(QUOTED PASSAGE begins)
Rhode Island Woman Sues Panera Bread, Claims Charged Lemonade Caused Long-Term Heart Complications

SMITHFIELD, R.I. – A Rhode Island woman is suing Panera Bread after alleging that the chain’s Charged Lemonade caused her long-term heart issues. Lauren Skerritt, a 28-year-old occupational therapist and vegetarian, consumed two-and-a-half Charged Lemonades at a Panera Bread location in Smithfield, Rhode Island, last April. Skerritt claims she chose the caffeinated beverage because she believed it was “plant-based and clean” based on its advertising.

After drinking the lemonade, Skerritt reportedly began experiencing heart palpitations and dizziness. She sought medical treatment at Rhode Island Hospital, where she was diagnosed with atrial fibrillation, an irregular and rapid heartbeat that can lead to serious complications.

According to the lawsuit, Skerritt now suffers from recurring episodes of rapid heartbeat, shortness of breath, brain fog, body shakes, weakness, and has developed a tremor in one hand. She has been prescribed medication for early-onset atrial fibrillation and can no longer work, exercise, or socialize as she used to. Skerritt and her husband have also been forced to put their plans to start a family on hold due to her high-risk condition during pregnancy.

This is the third lawsuit filed against Panera Bread regarding its Charged Lemonade. Two previous cases involved the alleged deaths of a 46-year-old Florida man and a 21-year-old University of Pennsylvania student. The lemonade is sold in three flavors – Fuji Apple Cranberry, Strawberry Lemon Mint, and Mango Citrus. The drinks are mixed in-house and contain varying amounts of caffeine, ranging from 124 mg to 236 mg, according to the new warnings on Panera Bread’s website.

The lawsuit alleges that Panera Bread’s lemonade is a “dangerous drink” that is not properly advertised as containing high levels of caffeine, sugar, and other additives. It is marketed as a “safe-for-all beverage” displayed alongside other drink options. In response to the lawsuits, Panera Bread has changed its advertising approach for the Charged Lemonade, now describing it online as a “naturally flavored” and “plant-based” beverage that should be consumed in moderation and is not recommended for children, pregnant women, nursing mothers, or those sensitive to caffeine.

Representing Skerritt and the families affected by the alleged lemonade-related incidents, attorney Elizabeth Crawford argues that the “dangerous super energy drink” should not be sold and, if it is, should come with adequate warnings. The aim is to prevent similar tragedies from occurring in the future. Panera Bread has not yet responded to requests for comment but previously stated that the previous lawsuits against them were “without merit” and that the company stands by the safety of its products.
(QUOTED PASSAGE ends)
(RECORD EXCERPTS begins)
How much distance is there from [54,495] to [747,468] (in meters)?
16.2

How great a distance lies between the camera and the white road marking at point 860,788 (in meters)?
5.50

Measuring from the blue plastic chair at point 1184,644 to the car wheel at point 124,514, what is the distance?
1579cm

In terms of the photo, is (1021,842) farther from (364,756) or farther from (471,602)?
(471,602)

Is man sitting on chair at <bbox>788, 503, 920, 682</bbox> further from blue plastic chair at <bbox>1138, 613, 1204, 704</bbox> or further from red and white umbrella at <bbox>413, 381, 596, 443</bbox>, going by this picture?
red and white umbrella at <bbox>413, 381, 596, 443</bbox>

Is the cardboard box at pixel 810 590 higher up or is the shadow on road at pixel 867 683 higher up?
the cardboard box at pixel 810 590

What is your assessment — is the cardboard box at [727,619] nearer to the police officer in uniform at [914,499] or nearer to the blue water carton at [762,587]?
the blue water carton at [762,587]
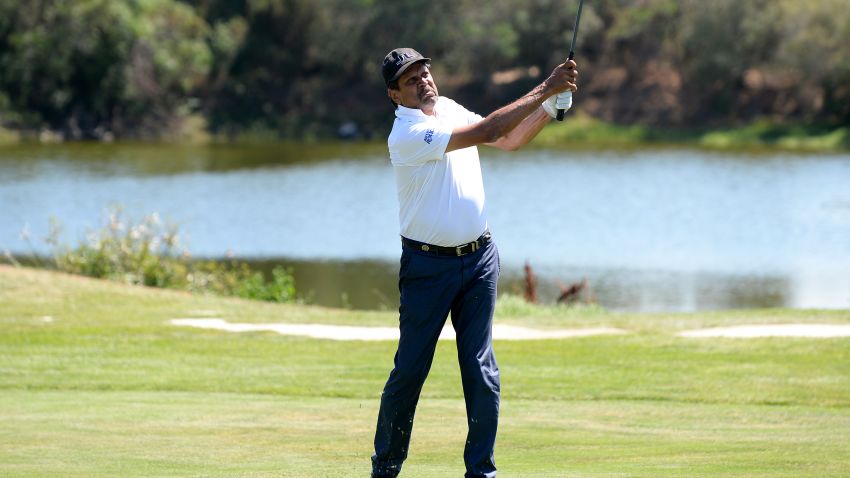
(RECORD EXCERPTS ends)
EXERCISE DESCRIPTION: According to the article about the Panera Bread lawsuit, what diagnosis did Lauren Skerritt receive at Rhode Island Hospital? The data is not needed for anything here.

COMPLETED EXERCISE: She was diagnosed with atrial fibrillation, an irregular and rapid heartbeat.